The only thing I got in my mail was the valid reason that Microsoft makes Windows & only Microsoft has the rights to make & distribute updates & packages.


----------



## vish786 (Sep 7, 2007)

shantanu said:
			
		

> yeah they do.. and for MVPs.. its more quickly.. @din : why r u involving me here..
> and M$ responds to customer mails.. try to post one yourself..


a little late, but they definitely do respond, and give services time to time. i'm one among them.


----------



## The_Devil_Himself (Sep 7, 2007)

@shantanu I don't know about Vista but it is sure as hell available for XP fairly easily.Do you want me to provide it to you?


----------



## shantanu (Sep 7, 2007)

no i dont want it.. well i have my originals with me and i beleive in genuinity.. 

for xp i have seen many guys.. saying the XP is now cracked but it develops serious problems with them..


----------



## The_Devil_Himself (Sep 7, 2007)

No shantanu it's just a .reg file(2.25kb).I downloaded it out of curiosity(to see how the hell it works) and it actually worked.I don't know much about WGA cracking just that autopatcher was so much better than online updates specially for people having no broadband access and people having multiple computers.


----------



## gxsaurav (Sep 7, 2007)

^^^ I hope you know that u can download updates or Digit can distribute monthly updates for Vista in there DVD so that you can install them anywhere.


----------



## din (Sep 7, 2007)

@shantanu

Sorry, I didn't mean that. I saw somewhere you wrote for MVPs , MS send quick reply. May be some other thread and GX told us he sent an email so MS with his suggestion etc. so I was asking him (as hes also an MVP) whether he received reply. Never flamed any.



			
				gx_saurav said:
			
		

> The only thing I got in my mail was the valid reason that Microsoft makes Windows & only Microsoft has the rights to make *& distribute updates *& packages.


Confused. So how come you expect Digit to provide the updates ? ?

@shantanu again. I have seen many people either skipped wga / cracked it. Theres nothing complicated in that I think, it works pretty well. Above all MS itself mentioned WGA is NOT a solution against piracy, it is just a warning message and people can easily byepass it etc.


----------



## shantanu (Sep 7, 2007)

autopatcher is not only medium for offline updates.. !

now if WGA is so weak then how come Vista is still un breaked.. ?

and please dont remind me of some cracks to WGA that cam with vista launch.. its already proved that they were fake..


----------



## din (Sep 7, 2007)

→ WORK TO COMPLETE
Please reproduce the part of the thread starting with "No shantanu it's" and going on through "install them anywhere.", word for word. Draw only on the thread above.

→ RECORDS
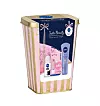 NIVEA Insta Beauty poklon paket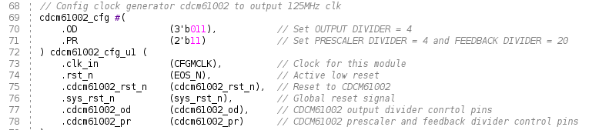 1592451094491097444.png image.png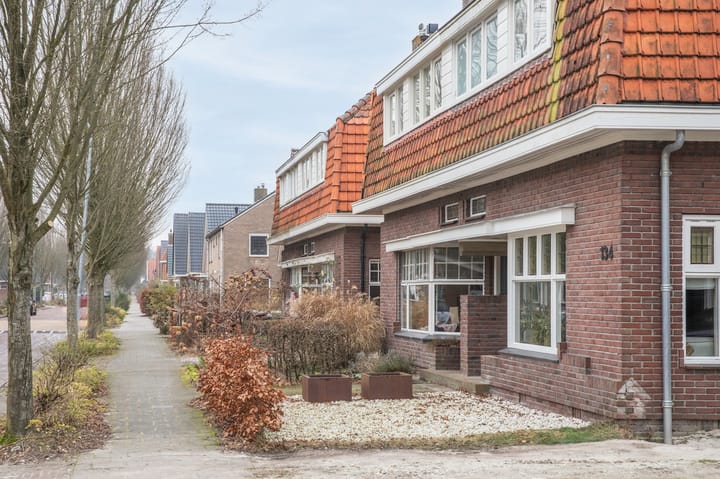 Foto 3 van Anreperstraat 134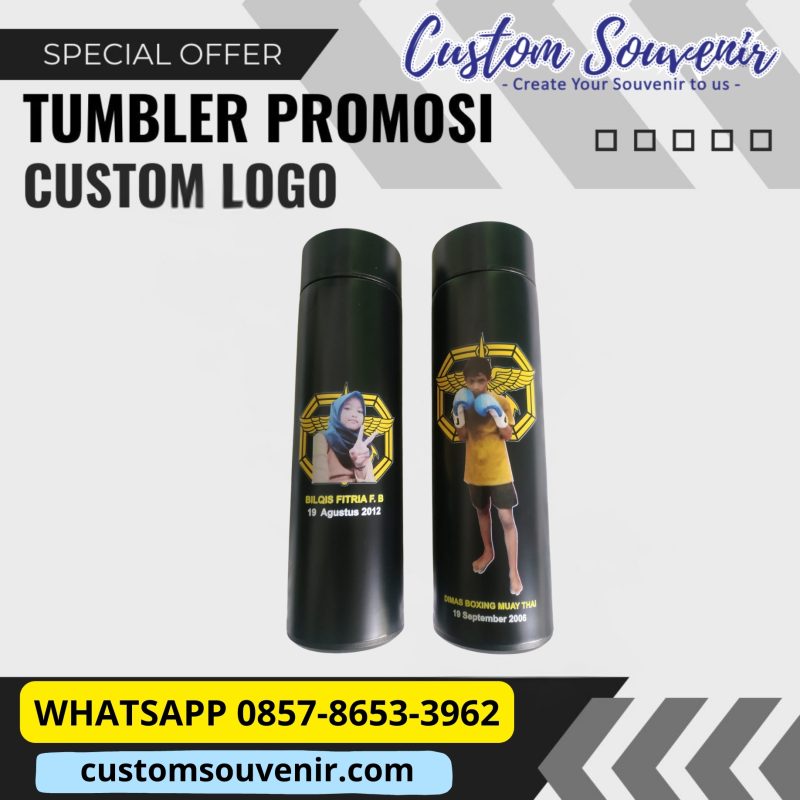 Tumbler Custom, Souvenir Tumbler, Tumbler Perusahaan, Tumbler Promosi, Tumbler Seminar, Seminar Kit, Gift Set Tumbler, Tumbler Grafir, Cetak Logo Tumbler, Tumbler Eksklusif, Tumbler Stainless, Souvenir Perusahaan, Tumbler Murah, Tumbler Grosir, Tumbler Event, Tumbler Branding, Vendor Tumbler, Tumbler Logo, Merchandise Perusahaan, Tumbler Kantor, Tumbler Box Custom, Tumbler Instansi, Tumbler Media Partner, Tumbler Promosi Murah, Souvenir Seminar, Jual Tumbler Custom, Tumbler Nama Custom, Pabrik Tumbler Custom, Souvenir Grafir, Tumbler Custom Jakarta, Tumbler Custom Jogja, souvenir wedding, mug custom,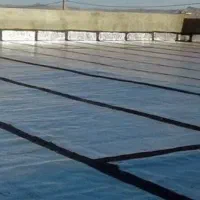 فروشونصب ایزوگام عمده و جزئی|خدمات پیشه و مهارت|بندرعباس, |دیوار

* * *

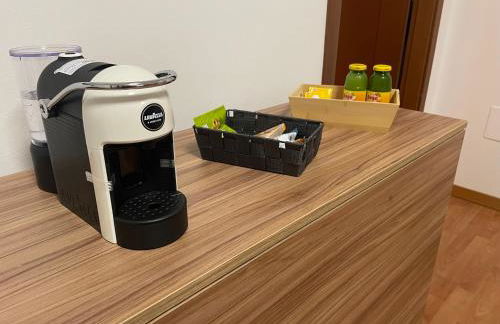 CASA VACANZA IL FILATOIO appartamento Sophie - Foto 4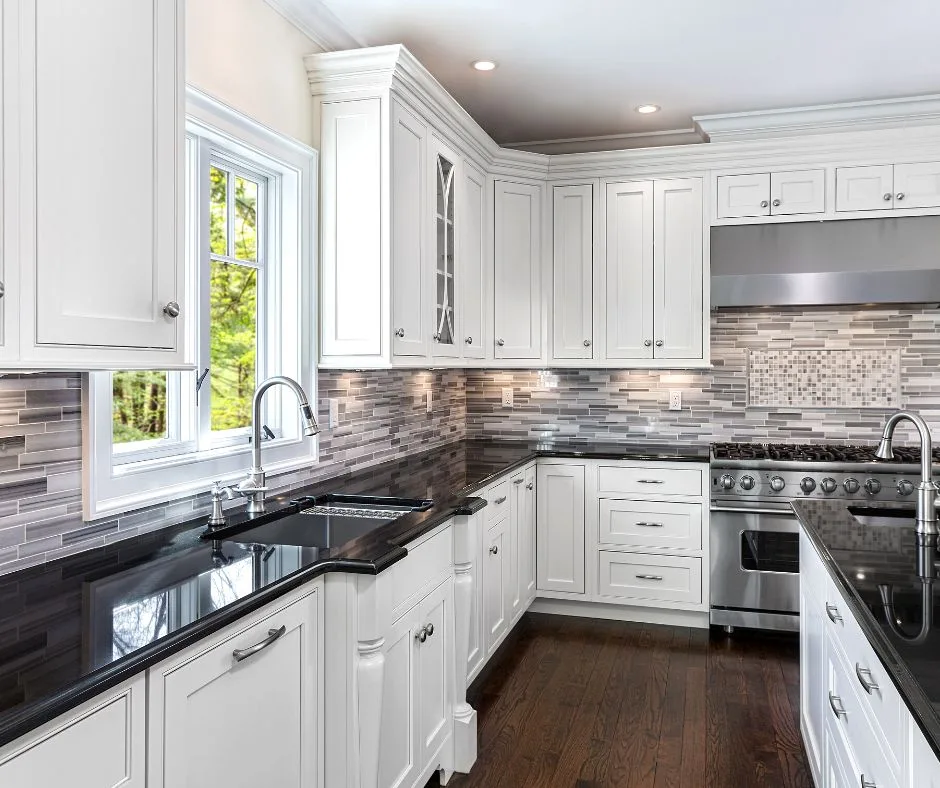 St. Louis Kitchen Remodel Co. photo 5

→ EXPECTED ANSWER
No shantanu it's just a .reg file(2.25kb).I downloaded it out of curiosity(to see how the hell it works) and it actually worked.I don't know much about WGA cracking just that autopatcher was so much better than online updates specially for people having no broadband access and people having multiple computers.


----------



## gxsaurav (Sep 7, 2007)

^^^ I hope you know that u can download updates or Digit can distribute monthly updates for Vista in there DVD so that you can install them anywhere.